Friday, February 06, 2009

Forgotten Books: AFTERNOON OF A LOSER -- Tom Pace

How'd you like to have gotten this blurb on your first novel? "The best first mystery novel I've read in the thirty years since The Big Sleep" -- Ross Macdonald. Wow. However, I have to say that Afternoon of a Loser, while a dandy book, doesn't quite live up to that commentary.

It's the story of a couple of cousins, Sam and Mark Donaldson. Mark has just been released from prison after serving 9 years for a murder he says he didn't commit. In the meantime, Sam has married Mark's ex-wife, the woman for whom lots of people believe Mark took the fall. Maybe even Sam believes that, because if Mark's innocent, who's guilty?

The setting is central Florida, not far from the Sebring race track, where Tom and Mack both once drove. There are some fine racing scenes and plenty of other well-done local color. Lots of tension and suspense, too. In fact, this book is so good that reading it is almost like finding a John D. MacDonald novel you've never read before. (MacDonald gave Pace a rave blurb for a later book.)

I suspect that Afternoon of a Loser is a truly forgotten book and that very few people other than me remember reading it forty years ago in its first edition. It's well worth picking up if you see it lying around in some dusty bookstore.

4 comments:

Cullen Gallagher said...

I think it would be hard for any book to live up to Ross MacDonald's blurb. But it does sound pretty good, I'll definitely keep my eyes peeled next time I'm at the bookstore.

Todd Mason said...

Tom Pace definitely sounds familiar...if he wrote several with auto-racing connections, and a great by-line for that, my father particularly might've picked one up in the late '60s, early '70s...and it might've gotten away before I got to read it.

Steve Lewis said...

Some forgotten, out of the way and dusty bookstore is right. While there are 28 copies of the hardcover editions, there are NO copies of the paperback offered on ABE right now.

Nor do I have a copy. I don't think I've ever seen a copy.

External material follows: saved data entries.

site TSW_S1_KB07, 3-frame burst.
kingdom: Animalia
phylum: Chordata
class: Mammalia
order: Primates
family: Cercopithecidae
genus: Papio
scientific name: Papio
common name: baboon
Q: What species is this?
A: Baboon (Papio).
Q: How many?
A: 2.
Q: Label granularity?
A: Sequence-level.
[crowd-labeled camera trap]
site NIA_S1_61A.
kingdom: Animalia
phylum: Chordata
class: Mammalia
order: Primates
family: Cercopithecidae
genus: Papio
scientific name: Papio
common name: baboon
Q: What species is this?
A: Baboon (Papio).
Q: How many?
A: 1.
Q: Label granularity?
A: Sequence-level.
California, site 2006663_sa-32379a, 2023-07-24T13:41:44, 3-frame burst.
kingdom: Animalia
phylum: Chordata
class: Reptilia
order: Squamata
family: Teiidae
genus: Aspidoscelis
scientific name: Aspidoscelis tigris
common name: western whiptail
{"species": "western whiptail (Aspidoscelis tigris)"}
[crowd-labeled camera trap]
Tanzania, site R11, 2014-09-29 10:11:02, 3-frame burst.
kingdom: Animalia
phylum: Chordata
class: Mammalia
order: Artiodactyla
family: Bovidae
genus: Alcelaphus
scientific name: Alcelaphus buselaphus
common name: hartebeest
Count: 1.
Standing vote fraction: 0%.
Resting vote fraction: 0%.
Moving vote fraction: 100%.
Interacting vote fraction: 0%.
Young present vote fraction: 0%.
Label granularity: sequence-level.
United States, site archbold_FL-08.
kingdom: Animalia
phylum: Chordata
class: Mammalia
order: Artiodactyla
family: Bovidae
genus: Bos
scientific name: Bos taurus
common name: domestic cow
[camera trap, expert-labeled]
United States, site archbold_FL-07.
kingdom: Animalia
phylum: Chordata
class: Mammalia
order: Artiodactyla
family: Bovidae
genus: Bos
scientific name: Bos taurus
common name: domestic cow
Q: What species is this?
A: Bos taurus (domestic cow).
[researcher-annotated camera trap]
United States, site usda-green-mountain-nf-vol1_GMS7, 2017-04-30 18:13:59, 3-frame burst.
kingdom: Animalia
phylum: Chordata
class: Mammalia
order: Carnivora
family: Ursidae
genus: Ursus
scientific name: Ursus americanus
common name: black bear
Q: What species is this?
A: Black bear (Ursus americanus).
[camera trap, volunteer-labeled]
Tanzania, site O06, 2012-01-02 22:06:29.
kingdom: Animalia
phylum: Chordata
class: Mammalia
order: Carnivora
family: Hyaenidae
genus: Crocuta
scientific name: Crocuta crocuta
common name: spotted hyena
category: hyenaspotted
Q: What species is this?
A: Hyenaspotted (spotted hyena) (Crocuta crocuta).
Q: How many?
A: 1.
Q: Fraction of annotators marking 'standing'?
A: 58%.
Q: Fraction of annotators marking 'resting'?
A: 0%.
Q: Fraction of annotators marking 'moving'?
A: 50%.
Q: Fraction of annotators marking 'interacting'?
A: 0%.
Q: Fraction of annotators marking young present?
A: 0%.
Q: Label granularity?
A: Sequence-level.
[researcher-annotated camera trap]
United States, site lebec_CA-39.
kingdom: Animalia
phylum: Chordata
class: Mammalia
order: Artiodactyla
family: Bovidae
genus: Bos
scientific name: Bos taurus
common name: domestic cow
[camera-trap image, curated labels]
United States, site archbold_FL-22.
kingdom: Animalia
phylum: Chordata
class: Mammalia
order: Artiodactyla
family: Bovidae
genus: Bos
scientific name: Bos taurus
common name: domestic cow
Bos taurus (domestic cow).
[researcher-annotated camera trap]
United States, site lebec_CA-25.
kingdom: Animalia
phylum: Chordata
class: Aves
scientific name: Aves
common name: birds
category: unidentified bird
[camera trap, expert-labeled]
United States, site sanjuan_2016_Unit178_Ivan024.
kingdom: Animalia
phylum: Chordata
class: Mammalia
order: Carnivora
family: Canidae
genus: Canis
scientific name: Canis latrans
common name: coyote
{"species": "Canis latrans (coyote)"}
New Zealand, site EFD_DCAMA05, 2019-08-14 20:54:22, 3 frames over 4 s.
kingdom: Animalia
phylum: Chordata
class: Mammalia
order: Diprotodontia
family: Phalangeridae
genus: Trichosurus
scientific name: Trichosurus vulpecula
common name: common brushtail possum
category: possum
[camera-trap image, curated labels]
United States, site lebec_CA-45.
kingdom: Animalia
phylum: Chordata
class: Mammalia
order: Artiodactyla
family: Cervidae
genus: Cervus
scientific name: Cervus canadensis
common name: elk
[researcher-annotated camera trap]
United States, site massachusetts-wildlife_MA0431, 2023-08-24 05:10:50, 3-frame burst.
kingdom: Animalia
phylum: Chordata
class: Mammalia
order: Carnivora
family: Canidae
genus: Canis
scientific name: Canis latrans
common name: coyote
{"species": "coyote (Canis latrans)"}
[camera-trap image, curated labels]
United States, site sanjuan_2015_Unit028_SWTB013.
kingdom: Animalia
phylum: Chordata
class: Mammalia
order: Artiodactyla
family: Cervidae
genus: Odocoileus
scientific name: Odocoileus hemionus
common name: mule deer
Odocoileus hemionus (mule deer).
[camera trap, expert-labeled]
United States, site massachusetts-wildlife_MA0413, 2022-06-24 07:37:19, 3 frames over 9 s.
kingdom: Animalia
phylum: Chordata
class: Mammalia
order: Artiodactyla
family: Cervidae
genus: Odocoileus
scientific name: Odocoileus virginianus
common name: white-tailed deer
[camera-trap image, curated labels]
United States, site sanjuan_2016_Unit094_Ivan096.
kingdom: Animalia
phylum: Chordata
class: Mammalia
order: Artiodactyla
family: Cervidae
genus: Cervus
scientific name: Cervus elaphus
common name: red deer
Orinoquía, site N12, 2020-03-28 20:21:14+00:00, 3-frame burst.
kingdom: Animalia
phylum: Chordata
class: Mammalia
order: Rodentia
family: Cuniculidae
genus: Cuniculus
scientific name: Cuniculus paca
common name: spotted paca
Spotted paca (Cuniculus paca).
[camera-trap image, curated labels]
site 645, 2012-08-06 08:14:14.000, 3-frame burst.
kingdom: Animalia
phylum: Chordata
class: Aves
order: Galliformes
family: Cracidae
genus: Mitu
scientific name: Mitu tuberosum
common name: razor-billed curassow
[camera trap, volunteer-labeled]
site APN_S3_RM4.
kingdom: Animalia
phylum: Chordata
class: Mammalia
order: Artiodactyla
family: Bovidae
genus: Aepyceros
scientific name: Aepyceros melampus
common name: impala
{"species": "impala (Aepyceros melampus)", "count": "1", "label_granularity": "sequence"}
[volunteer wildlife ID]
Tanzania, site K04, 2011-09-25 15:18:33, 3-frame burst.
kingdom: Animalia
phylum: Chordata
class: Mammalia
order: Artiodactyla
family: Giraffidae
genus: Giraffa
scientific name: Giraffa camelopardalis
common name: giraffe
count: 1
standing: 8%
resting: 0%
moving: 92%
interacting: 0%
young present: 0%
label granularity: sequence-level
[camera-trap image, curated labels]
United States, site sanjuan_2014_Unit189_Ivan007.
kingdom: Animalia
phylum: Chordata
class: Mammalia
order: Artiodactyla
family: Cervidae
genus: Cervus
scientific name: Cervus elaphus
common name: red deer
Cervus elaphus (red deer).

Pace wrote a couple of other crime fiction novels, both with a guy named Ben Garden in them. If he's still alive, and Al Hubin doesn't say otherwise, he'd be 80 this year. (Tom Pace, that is.)

From your review, it sure sounds like a book that somebody like Hard Case Crime ought to look into, if they're listening?

--- Steve

Bill Crider said...

I actually bought this one in hardback 40 years ago. Ran across the paperback the other day and picked it up, which spurred me to re-read it for the review.